▶ **Given request**
Answer these questions about the Mt. Washington ride account.
1. What surface wind speed was recorded on the mountain on April 12, 1934?
2. How much is the motorcyclist fee paid at the toll house?
3. According to the gate keeper, how long is the ride from the base to the summit?

This disclaimer on the sign sitting next to the road leading up to Mt. Washington isn’t going to dissuade me from attempting to become “King of the Mountain.” But being from the West Coast, I wondered what the hubbub was about riding up a 6288-foot peak. In my home state of Oregon, that’s a hill. But since arriving in New Hampshire for the 87th annual Laconia Motorcycle Week, I’ve passed by umpteen cars with a “This Car Climbed Mt. Washington” bumper sticker on it and like a good scout I’m eager to earn my own mountaineer merit badge.
Riding north on NH-16 through the White Mountain National Forest, the peak isn’t imposing from a distance. From the stories I heard from locals, I expected the image of a Matterhorn or the craggy crest of a K2 to thrust up before me. But there it sat, a rounded summit in the middle of a series of ridges called the Presidential Range, Mt. Jefferson to one side and Mt. Monroe on the other.
It’s a cloudless summer day and temperatures at the base hover in the mid-80s as I bank the Dirico Speedster 90-degrees at the turn-off to Mt. Washington. But I’ve been forewarned. The summit can be a tempestuous entity. It can be
a warm sunny day at the base and almost freezing cold at the peak, even in June. Winds can whip the mountain with merciless fury. Fortunately I’m not making an attempt to scale the peak on April 12, 1934, when surface winds of 231 mph were recorded there. I’m layered in riding gear, snug in my black leather jacket, but word to the wise – bring extra layers if you plan on attempting the ride up.
A little research reveals that despite its dangerous reputation, only three fatalities have been reported on the Auto Road in almost 150 years in existence. This includes one motorcyclist who suffered a fatal crash just last year. In 1984, another vehicle suffered brake failure about a mile up the road. The final incident happened way back in 1880 when a stage overturned and a passenger was killed. Before there were cars, visitors to the Auto Road traveled in horse drawn stages and the shuttle vans currently used to ferry the leery up the mountain are still referred to as “stages.” Three casualties in almost 150 years isn’t much, but I have no intention of becoming the fourth.
Rumbling up to the small shanty toll house with its white picket fence, I pay the $14 motorcyclist fee as the gate keeper runs down the rules of the road – single file, no passing, the speed limit is 20 mph. She tells me it’s an eight-mile ride from the base to the summit and hands me a small white bumper sticker printed with the words “This Bike Climbed Mt. Washington.” I’m thinking they should hand these out to riders on the way out, but I’ll earn mine nonetheless.

▶ **Dataset rows**
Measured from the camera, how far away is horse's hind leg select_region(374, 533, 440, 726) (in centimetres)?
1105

---

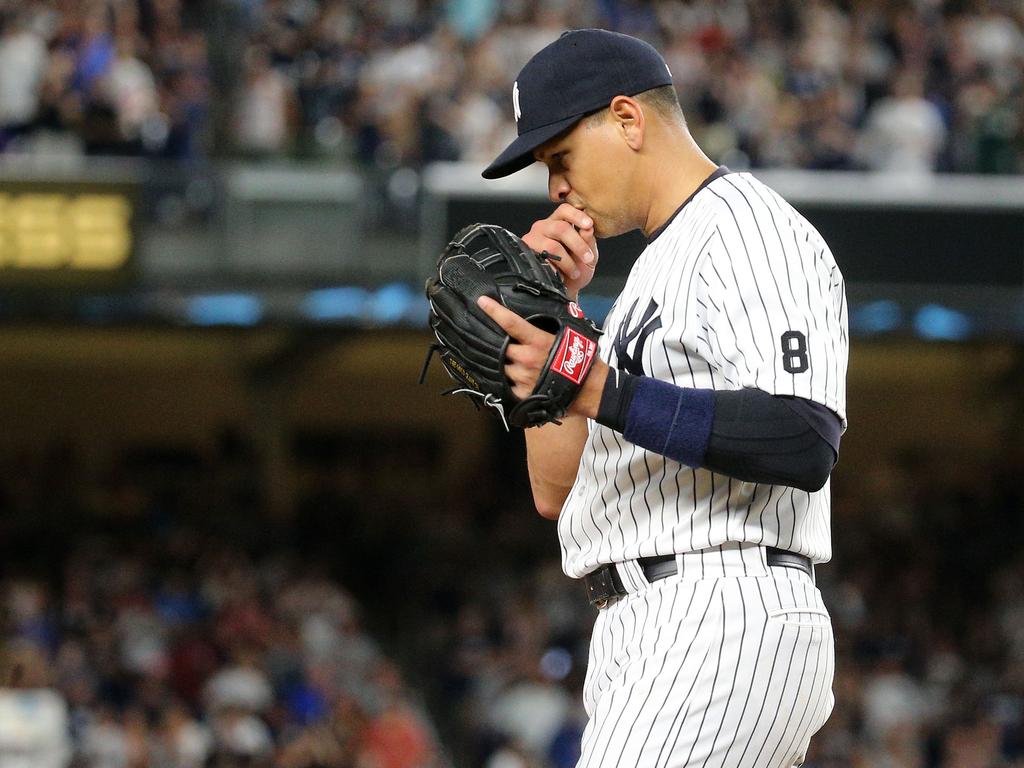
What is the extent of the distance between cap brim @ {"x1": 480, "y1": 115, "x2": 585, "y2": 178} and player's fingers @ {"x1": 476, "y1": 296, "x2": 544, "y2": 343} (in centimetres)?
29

▶ **Exercise result**
1. 231 mph
2. $14
3. Eight miles